Dans un tel moment, qui ne fut donc pas le seul mais un des plus significatifs, du moins à Paris, ceux qui firent de la rue ce terrain d’affrontement direct et offensif sortirent résolument des cadres du mouvement officiel défensif. C’étaient alors leurs actes mêmes qui importaient, qui primaient sur les termes fixés de la protestation initiale, fondée sur l’apparence d’opposition inconciliable entre discours étatique et syndical, mise en scène par le relais de l’information. Si au cours de ces situations d’affrontements, on a pu observer des comportements typiques des caricatures d’émeutes altermondialistes, qui ont parfois dominé, quand des petits commandos se préparent au « combat » en fonction des rendez-vous que leur fixent gestionnaires dominants et leurs polices, ça n’a pas été systématiquement le cas. Et ça n’était pas non plus les modes d’action de l’automne précédent, parce que la situation différait. C’était autre chose, un négatif qui a pointé de façon inattendue, surprenante au vu de ce que nous en connaissons en Occident, et en France en particulier. L’expression d’une insatisfaction restée longtemps en sourdine, insoupçonnable avant la rupture de novembre 2005, grâce à laquelle un certain imprévu, une possibilité de progression qualitative, dans les rues, étaient en jeu. Comme lorsque, deux jours après l’affrontement de la Sorbonne, des manifestants se détachèrent du troupeau se disloquant place de la Nation, pour poursuivre le face-à-face entamé là avec les flics, Boulevard Davout et sur le cours de Vincennes, où par les jets de projectiles, les voitures brûlées, les commerces attaqués, ils semblent qu’ils se soient encore davantage approchés de se qu’on pourrait nommer une émeute.

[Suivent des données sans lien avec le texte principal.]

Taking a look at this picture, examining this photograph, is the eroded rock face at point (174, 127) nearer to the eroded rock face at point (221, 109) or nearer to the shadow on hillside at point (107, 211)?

Le cas de Paris n’a pas été le seul. A Rennes, à Lille, à Toulouse, à Marseille, à Clermont-Ferrand, au Raincy, à Drancy, à Savigny-sur-Orge, à Dunkerque, à Grenoble, à Nancy, à Lyon, à Villeurbanne, à Saint-Denis, à Rouen, à Caen, à Lorient, des « incidents », des « heurts », pour reprendre les qualificatifs de l’information, ont eu lieu, dans cette même semaine du 13 mars, surtout le samedi 18 jour de « mobilisation nationale », et dans le cours des semaines suivantes, le plus souvent à l’occasion de manifestations, soit les jeudi 23 et mardi 28 mars, et le mardi 4 avril. D’un côté, on peut y voir la tendance à une généralisation, d’un négatif qui aurait donc pointé d’autant plus, expression de la même aspiration à sortir des cadres imposés pour le contrôle d’un mouvement vain ; mais, il s’agit de ne pas se livrer à une interprétation abusive de ce qui a eu lieu. Pour le coup, les termes utilisés par les informateurs, de « heurts » et d’ « incidents », étaient certainement assez appropriés. D’après les descriptions des faits auxquels ils se rapportaient, il ne semble pas qu’ils aient traduit une minimisation. Que ce genre de faits ait lieu autour ou à l’issue des manifestations encadrées ne plaide pas forcément en leur défaveur, mais c’est ici le cas dans la mesure où ils n’ont pas conquis une place centrale, qu’ils sont demeurés insuffisamment influents pour l’ensemble de la situation. Relativement aux débordements plus évidents de Paris, ils ont été à la fois le signe possible qu’un négatif en actes plus profond aurait pu se propager, et la preuve des limites de ce négatif.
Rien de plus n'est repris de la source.